::: SUPPLIED ENTRIES :::
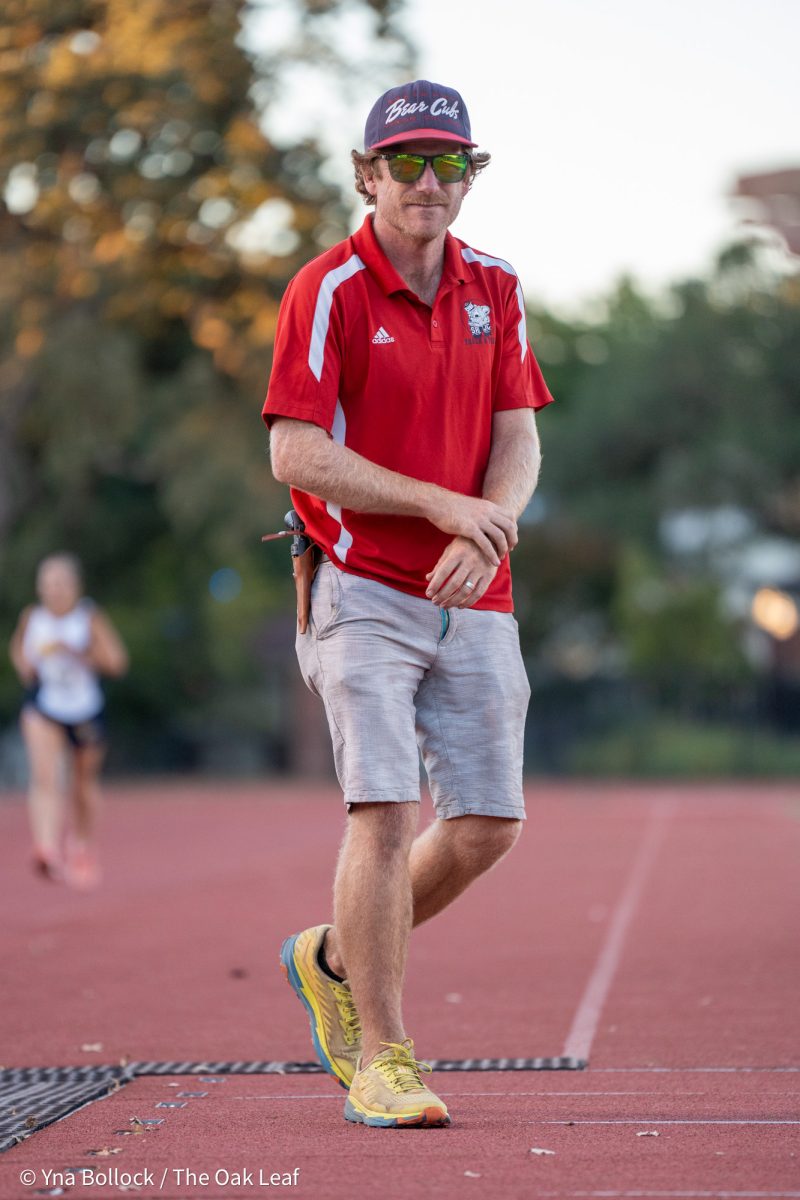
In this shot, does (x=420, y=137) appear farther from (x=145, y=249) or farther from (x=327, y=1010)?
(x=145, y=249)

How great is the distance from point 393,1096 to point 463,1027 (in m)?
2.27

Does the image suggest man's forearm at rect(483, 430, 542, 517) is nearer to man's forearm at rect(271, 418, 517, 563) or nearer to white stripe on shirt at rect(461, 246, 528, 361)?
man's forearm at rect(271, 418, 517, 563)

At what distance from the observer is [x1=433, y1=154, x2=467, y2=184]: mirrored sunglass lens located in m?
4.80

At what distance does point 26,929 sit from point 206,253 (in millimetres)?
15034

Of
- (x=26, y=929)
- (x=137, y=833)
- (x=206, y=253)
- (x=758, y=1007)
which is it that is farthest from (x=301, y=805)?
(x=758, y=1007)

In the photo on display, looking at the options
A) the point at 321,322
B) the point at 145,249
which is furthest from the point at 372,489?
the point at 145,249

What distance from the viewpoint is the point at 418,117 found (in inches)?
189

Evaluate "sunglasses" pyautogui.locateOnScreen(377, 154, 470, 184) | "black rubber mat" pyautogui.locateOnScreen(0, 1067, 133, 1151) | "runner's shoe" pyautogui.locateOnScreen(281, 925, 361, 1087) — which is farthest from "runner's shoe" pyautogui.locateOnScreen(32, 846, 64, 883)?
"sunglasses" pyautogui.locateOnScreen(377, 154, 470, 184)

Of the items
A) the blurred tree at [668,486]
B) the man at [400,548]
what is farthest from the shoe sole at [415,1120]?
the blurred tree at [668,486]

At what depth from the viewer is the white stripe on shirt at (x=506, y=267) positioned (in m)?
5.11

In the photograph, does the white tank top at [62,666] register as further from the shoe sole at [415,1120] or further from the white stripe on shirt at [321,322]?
:::
• SET TASK:
Convert the lines above, from the one containing "At what depth" through the last line, into a Markdown table with the columns Row and Line. Leave out blank lines.

• RESPONSE:
| Row | Line |
|---|---|
| 1 | At what depth from the viewer is the white stripe on shirt at (x=506, y=267) positioned (in m)? |
| 2 | 5.11 |
| 3 | In the photograph, does the white tank top at [62,666] register as further from the shoe sole at [415,1120] or further from the white stripe on shirt at [321,322]? |